Heel wat (kapitalistische) nationale staten zijn gebaseerd op de onderdrukking van volkeren en bevolkingsgroepen. België heeft op dit vlak een slechte reputatie. Zo werd aan de Vlamingen gedurende meer dan 100 jaar het recht ontzegd op onderwijs in eigen taal. Alle administratie gebeurde in het Frans. Men wou de arbeiders verzwakken door hen te verdelen op taalbasis. Een citaat uit de Waalse krant Les Nouvelles van 25 oktober 1904: “De Vlamingen van La Louvière hebben gisteren hun loon gekregen en direct zijn ze aan de zwier gegaan waarbij ze gisterennacht overal in de gemeente gevochten hebben. Het is goed erop te wijzen dat telkens als een dergelijke vechtpartij zich voordoet in La Louvière, er Vlamingen spelend met messen worden gevonden.”

Datasetitems:
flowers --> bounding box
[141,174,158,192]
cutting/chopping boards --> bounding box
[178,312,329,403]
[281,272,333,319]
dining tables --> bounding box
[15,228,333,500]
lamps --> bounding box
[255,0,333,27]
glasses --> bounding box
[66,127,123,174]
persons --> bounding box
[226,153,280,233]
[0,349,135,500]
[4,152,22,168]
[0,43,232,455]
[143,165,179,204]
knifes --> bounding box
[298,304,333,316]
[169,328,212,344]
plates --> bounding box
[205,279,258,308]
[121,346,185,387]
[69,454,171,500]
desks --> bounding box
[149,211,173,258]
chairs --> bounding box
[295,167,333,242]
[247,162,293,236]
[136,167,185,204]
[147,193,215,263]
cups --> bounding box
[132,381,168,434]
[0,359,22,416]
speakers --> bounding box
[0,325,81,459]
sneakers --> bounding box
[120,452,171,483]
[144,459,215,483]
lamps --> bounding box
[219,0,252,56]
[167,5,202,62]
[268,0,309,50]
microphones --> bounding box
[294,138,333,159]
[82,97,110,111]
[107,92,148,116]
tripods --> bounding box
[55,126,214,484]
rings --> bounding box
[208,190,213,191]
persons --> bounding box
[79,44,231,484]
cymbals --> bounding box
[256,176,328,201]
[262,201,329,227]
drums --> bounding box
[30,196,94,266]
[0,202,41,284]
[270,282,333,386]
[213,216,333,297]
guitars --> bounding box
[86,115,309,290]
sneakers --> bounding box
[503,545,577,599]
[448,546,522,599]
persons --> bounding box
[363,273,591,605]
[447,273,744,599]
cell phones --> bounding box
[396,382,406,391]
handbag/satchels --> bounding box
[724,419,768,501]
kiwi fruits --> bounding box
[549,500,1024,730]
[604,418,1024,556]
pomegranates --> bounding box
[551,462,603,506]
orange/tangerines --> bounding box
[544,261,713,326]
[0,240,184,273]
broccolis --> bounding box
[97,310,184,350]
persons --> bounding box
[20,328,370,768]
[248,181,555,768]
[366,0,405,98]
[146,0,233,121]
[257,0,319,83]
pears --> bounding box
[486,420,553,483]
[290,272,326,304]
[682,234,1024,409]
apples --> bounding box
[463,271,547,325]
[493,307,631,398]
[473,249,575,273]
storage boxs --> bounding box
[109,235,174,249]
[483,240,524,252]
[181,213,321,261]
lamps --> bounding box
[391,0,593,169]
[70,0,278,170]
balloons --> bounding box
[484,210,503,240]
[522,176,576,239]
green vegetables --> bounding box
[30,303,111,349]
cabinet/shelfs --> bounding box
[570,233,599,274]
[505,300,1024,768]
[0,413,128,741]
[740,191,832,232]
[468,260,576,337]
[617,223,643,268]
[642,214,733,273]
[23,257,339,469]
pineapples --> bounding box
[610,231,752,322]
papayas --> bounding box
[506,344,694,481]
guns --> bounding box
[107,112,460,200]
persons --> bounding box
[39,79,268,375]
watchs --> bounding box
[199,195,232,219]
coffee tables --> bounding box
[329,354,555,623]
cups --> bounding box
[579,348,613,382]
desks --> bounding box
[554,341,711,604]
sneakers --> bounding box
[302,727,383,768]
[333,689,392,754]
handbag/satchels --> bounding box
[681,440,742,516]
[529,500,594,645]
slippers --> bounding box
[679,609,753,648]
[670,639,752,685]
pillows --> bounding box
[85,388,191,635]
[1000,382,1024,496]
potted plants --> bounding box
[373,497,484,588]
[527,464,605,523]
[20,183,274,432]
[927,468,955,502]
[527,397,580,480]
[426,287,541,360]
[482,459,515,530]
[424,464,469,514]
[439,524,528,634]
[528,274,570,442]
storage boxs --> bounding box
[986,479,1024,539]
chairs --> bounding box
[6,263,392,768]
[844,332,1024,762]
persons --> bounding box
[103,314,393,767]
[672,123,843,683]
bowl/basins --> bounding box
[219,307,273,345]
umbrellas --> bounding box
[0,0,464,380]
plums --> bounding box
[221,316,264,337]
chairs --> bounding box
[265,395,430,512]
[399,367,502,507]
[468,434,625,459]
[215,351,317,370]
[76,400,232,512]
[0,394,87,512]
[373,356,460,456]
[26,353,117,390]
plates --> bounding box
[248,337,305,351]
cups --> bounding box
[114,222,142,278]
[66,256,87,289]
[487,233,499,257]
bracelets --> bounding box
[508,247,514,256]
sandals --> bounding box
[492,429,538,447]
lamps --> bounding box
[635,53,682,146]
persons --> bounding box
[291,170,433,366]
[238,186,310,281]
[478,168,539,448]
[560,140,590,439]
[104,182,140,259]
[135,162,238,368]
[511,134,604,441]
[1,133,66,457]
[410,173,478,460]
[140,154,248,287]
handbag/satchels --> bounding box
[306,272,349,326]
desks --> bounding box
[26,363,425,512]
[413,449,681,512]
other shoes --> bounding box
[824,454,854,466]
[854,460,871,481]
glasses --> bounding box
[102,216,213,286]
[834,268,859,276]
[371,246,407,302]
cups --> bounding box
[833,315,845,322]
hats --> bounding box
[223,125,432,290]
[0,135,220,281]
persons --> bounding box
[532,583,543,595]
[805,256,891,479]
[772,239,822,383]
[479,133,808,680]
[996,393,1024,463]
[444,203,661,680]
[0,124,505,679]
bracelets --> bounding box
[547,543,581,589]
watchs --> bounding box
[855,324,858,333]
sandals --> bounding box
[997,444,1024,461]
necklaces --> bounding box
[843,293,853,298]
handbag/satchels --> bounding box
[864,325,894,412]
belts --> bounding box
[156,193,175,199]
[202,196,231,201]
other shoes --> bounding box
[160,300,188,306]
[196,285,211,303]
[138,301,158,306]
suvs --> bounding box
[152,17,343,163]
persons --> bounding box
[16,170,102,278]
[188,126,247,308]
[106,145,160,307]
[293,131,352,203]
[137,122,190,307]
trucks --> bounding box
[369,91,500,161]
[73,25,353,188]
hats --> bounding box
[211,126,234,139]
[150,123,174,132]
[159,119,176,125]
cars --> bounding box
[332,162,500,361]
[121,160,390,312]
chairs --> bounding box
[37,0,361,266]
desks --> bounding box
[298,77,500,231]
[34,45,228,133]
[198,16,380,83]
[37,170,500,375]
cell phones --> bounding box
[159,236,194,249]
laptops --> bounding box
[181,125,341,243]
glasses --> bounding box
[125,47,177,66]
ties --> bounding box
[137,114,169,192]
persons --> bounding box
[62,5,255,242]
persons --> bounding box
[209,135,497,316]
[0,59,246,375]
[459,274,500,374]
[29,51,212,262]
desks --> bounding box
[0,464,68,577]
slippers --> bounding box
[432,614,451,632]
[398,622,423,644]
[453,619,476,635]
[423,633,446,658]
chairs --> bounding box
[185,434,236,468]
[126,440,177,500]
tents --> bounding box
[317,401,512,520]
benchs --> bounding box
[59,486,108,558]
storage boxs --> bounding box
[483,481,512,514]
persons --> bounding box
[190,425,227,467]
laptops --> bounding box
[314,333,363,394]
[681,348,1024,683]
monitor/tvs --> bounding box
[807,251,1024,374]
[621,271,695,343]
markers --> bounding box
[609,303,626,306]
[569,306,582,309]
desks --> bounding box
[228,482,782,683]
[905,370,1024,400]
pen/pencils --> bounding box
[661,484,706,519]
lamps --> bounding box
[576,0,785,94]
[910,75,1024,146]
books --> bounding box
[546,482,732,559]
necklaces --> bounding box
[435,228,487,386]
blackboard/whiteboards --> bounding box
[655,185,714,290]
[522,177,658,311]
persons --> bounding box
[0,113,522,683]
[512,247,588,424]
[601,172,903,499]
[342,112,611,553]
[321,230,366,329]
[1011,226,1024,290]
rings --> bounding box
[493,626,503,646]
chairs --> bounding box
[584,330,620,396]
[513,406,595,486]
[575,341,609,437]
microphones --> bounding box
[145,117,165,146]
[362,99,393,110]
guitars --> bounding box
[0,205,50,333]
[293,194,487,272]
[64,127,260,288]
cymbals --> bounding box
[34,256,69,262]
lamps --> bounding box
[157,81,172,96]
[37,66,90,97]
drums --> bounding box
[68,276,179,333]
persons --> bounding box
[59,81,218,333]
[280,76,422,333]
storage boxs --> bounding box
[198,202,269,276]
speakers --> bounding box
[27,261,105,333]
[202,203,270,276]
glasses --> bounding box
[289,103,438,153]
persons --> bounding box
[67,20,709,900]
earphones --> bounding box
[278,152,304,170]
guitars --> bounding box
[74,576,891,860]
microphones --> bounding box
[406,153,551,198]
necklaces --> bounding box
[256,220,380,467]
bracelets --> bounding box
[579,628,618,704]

▸ Schriftelijke opdracht
Breid het tekstfragment over de achterstelling van de Vlamingen in België alstublieft uit door verder te schrijven na de laatste zin.

▸ Eindresultaat
Ondertussen is het beeld enigszins gewijzigd. Vandaag is de Vlaming de “vlijtige werker”, de Waal de “profiteur” en de migrant “de messentrekker”. In essentie komt het nog steeds op hetzelfde neer: de patroons strijken de winsten op, terwijl ze de arbeiders tegen elkaar in het harnas jagen. Vooral de sociale zekerheid is een doorn in het oog van de patroons en de regering. Door te dreigen met de splitsing ervan willen ze de Waalse arbeiders chanteren. Tegelijk wordt in Vlaanderen de illusie gevoed dat dit ten goede zou komen aan “alle Vlamingen”.

De enigen die voordeel zouden halen uit de splitsing van de sociale zekerheid zijn de patroons, zowel de Vlaamse als de Waalse. Zij zouden de arbeiders dwingen in te leveren op hun loon, pensioen, vakantiegeld en ziekte-uitkering door te dreigen met een verhuis naar het andere gewest. Geen enkele arbeider heeft hier baat bij, noch de Waalse, noch de Vlaamse, noch de migrant. Alleen de patroons zouden erbij winnen.

Zo’n partij zou moeten ageren voor de nationalisatie van de belangrijkste sectoren van de economie onder arbeiderscontrole, omdat deze sectoren in handen van de privé enkel gebruikt worden om winst te maken voor de patroons en aandeelhouders (banken, renteniers, etc.)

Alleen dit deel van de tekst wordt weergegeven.